Cyprus lawmakers to vote again next week on revised, bailout-mandated privatization bill

NICOSIA, Cyprus – Lawmakers in Cyprus will vote again next week on a privatization bill that the country needs to secure the next batch of rescue money and avoid bankruptcy.

A bill failed this week amid concerns that workers’ rights would not be safeguarded, but revisions were approved Friday.

Prodromos Prodromou, the spokesman for the ruling Democratic Rally party, told The Associated Press that lawmakers will convene Tuesday — a day before the deadline set by creditors in order to release a 236 million-euro ($326 million) installment.

The privatization of state-owned companies is a critical element of a 10 billion-euro ($13.81 billion) rescue package for Cyprus, which agreed to the measures a year ago in a deal with other eurozone countries and the International Monetary Fund.

But opposition to the privatization plans has become strong, especially from left-wing parties that fear mass layoffs and the sell-off of national wealth.

“Privatizations are a clear obligation,” Finance Minister Harris Georgiades said. “We have to understand that that if we sink, then we’ll all go down together.”

Workers at the state electricity, telecommunications and ports authorities have staged strikes to protest.
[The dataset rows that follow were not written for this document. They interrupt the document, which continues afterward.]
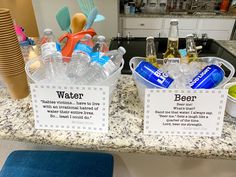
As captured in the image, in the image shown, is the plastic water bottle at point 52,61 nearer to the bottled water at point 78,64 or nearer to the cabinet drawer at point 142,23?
the bottled water at point 78,64

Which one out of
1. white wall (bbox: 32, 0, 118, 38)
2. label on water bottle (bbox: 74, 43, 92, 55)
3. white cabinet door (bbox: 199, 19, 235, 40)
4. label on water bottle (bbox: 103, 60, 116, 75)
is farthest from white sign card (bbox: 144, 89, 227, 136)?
white cabinet door (bbox: 199, 19, 235, 40)

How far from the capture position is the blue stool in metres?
0.78

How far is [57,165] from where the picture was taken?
81 cm

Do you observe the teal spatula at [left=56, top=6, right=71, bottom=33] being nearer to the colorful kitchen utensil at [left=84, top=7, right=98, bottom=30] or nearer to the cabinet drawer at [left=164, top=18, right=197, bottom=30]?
the colorful kitchen utensil at [left=84, top=7, right=98, bottom=30]

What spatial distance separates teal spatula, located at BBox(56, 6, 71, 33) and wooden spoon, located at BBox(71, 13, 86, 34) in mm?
24

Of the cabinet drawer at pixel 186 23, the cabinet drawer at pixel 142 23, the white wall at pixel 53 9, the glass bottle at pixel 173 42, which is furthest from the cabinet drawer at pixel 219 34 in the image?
the glass bottle at pixel 173 42

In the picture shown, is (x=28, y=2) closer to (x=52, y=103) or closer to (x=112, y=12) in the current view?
(x=112, y=12)

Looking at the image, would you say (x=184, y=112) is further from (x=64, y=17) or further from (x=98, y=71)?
(x=64, y=17)

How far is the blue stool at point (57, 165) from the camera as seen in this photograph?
0.78 metres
Meanwhile, Cyprus’ largest bank said Friday that its business has started to show signs of stability after a year of turmoil.

Bank of Cyprus CEO John Hourican said deposit losses have slowed in recent months and bad loans levelled off.

Deposits shrank in the fourth quarter of 2013 by half a billion euros to nearly 15 billion euros, only a third of deposit outflows seen in the previous quarter. Although bad loans increased five percentage points to 53 per cent in the fourth quarter, the rise was much smaller than the 12-point rise in the third quarter.

The terms of the rescue took a huge toll on Cypriot banks after authorities seized large chunks of uninsured deposits, shut down the second largest lender and imposed capital controls.